Para que una crisis se convierta en una oportunidad, hay que aceptarla. Dudo de que la sociedad española en su conjunto sea consciente de la amenaza que, para su desarrollo, suponen algunos de sus vicios más arraigados. Dejando al margen la situación económica, la mayoría de disfunciones de nuestra sociedad están relacionadas con el poco valor dado a la norma y al patrimonio común, sea material o cultural, y con la falta de voluntad o capacidad para corregir los desvíos del proceder democrático. Juan Pedro Quiñonero habla de una ancestral «enfermedad del espíritu» que cíclicamente nos arrastra a enfrentamientos internos y nos aleja del progreso.

Un reciente estudio de Fernando Jiménez y Vicente Carbona revisa las declaraciones policiales y judiciales de corruptos juzgados en España para identificar los elementos más consistentes. Entre ellos citan, evidentemente, el objetivo de enriquecimiento personal, pero también las creencias de que «los cargos públicos son para aprovecharse de ellos», «si no lo haces, eres un gilipollas» (lo hará otro), «si te aprovechas, no te pasará nada» (impunidad) y «el sistema aquí funciona así» (no se puede hacer nada). Al analizar otras encuestas sociales concluyen que la tolerancia a la corrupción en España no está tan relacionada con una escala de valores individual sino con la impunidad y la consiguiente desconfianza hacia las instituciones judiciales, tributarias y políticas. No lo creo. Desgraciadamente, la «enfermedad del espíritu» está presente en todos los niveles de la sociedad: corrupción, corruptela o picaresca, según donde se produzca.

La picaresca, entendida como conseguir algo con menor esfuerzo o coste de lo que requiere o vale, en España ha sido históricamente efectiva para defenderse del despotismo y la ineficiencia del sistema. Lentamente la hemos integrado en el imaginario colectivo hasta considerarla normal. Desde colarse en una fila, cobrar en negro o coger una baja hasta convertir algunas convocatorias para una plaza de profesor universitario en un mero intercambio de favores, el amiguismo y la pequeña trampa son valores aceptados en el día a día ciudadano, creando situaciones de injusticia que en otros países son enérgicamente rechazadas por el entorno donde se producen. Escuchar las miserias de los juicios de Valencia y comparar la arrogancia y aceptación social de sus protagonistas con la dimisión del ministro de Energía británico por mentir para conservar puntos en el carnet de conducir es clarificador. No en vano la palabra picaresca no tiene traducción al inglés y accountability (rendir cuentas) necesita dos para traducirse al catalán o al castellano.Construir sociedades más justas y competitivas pasa inexorablemente por dificultar que los ineptos o aprovechados accedan o sigan en cargos públicos y académicos, y por promocionar a los honestos y los más cualificados.
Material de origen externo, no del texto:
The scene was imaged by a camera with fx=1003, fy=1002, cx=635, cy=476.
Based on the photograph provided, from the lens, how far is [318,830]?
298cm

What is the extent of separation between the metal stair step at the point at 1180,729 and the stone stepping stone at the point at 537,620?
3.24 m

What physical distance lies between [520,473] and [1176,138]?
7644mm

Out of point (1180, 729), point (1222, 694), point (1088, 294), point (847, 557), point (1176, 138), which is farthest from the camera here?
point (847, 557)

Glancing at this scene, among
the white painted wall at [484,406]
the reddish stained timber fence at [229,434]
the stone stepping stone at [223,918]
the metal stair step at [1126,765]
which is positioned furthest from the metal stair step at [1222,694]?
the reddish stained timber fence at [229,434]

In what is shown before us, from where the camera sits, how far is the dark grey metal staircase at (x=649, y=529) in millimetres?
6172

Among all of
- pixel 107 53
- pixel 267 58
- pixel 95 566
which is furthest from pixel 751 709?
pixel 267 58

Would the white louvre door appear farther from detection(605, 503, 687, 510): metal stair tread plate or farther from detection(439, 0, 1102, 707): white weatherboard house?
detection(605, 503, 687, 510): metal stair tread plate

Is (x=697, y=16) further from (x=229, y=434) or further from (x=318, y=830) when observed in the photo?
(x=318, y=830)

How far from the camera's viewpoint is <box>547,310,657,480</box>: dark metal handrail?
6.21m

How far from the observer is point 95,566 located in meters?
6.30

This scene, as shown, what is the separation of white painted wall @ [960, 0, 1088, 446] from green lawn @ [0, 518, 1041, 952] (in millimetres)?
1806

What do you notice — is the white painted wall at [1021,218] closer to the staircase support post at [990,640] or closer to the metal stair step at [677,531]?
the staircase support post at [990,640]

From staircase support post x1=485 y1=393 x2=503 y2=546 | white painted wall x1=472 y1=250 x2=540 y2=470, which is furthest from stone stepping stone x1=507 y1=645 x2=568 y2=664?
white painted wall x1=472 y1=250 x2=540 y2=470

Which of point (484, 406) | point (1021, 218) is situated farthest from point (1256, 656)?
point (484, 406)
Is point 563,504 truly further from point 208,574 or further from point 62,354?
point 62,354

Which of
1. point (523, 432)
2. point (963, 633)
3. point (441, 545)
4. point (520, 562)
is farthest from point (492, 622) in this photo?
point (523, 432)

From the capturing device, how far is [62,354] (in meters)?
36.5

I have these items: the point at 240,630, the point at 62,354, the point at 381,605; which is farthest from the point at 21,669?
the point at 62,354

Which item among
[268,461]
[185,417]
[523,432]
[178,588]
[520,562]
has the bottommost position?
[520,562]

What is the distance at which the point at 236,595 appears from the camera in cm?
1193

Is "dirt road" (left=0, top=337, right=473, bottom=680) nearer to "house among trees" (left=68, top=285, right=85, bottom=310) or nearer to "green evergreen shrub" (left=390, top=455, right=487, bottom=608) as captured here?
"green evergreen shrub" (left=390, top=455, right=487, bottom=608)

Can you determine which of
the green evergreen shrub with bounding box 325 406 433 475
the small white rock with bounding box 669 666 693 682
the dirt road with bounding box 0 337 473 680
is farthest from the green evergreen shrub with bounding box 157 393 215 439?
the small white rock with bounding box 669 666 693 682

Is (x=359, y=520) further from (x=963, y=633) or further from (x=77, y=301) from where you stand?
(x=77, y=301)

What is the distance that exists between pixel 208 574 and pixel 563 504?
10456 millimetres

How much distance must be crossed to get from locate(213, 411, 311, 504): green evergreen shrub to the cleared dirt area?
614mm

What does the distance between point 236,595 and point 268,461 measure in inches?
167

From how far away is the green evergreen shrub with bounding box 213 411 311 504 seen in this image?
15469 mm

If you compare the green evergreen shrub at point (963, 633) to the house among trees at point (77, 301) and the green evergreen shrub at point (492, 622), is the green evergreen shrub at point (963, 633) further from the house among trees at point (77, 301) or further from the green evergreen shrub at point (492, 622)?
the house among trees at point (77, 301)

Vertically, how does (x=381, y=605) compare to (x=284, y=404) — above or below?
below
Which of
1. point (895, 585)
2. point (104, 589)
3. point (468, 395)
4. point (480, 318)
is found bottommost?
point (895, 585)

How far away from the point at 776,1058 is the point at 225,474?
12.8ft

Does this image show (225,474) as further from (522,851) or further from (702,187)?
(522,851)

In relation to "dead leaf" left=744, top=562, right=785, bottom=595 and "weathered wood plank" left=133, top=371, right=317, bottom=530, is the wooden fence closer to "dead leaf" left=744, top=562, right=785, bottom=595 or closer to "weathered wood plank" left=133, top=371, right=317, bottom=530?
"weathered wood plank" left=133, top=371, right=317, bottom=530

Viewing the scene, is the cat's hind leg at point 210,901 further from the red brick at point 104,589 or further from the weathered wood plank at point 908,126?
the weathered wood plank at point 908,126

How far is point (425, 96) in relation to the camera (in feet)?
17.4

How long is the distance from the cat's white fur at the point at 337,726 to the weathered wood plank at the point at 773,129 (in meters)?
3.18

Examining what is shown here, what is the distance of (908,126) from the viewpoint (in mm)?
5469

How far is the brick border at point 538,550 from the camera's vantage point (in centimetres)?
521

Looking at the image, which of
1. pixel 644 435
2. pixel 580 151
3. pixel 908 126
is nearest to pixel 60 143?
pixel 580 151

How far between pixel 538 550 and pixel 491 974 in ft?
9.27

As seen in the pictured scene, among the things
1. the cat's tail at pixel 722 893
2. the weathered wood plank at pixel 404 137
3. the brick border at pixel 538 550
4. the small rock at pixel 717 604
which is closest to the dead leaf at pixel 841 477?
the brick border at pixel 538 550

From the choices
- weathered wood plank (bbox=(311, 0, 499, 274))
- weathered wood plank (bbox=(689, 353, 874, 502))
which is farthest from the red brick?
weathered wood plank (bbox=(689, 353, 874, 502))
Para conseguirlo hace falta una legislación, pero sobre todo determinados valores deben ser asumidos y exigidos consistentemente por una mayoría social.

Como dice Quiñonero, movimientos como la generación del 98 o el noucentisme diagnosticaron e intentaron tratar la «enfermedad del espíritu». Parece que con poco éxito, pues hemos pasado de aquel los catalanes, de las piedras sacan panes al ¿qué hay de lo mío?, y a tener muy claro que, sobre todo en las pequeñas trampas, hoy por tí, mañana por mí.

Ahora que el dinero no circula, combatir la picaresca no es solo una cuestión de ética, sino también de competitividad y productividad. Por eso, y ya que hablando de dinero todo el mundo lo entiende, la crisis es un buen argumento -y una oportunidad -para que los políticos y los ciudadanos denunciemos y rechacemos las actitudes y conductas que impiden recompensar el esfuerzo y la excelencia o facilitan que unos pocos se aprovechen de lo que es de todos. Es urgente, los buenos están cansados y, si pueden, se van.

Por Jordi Casabona, médico y escritor.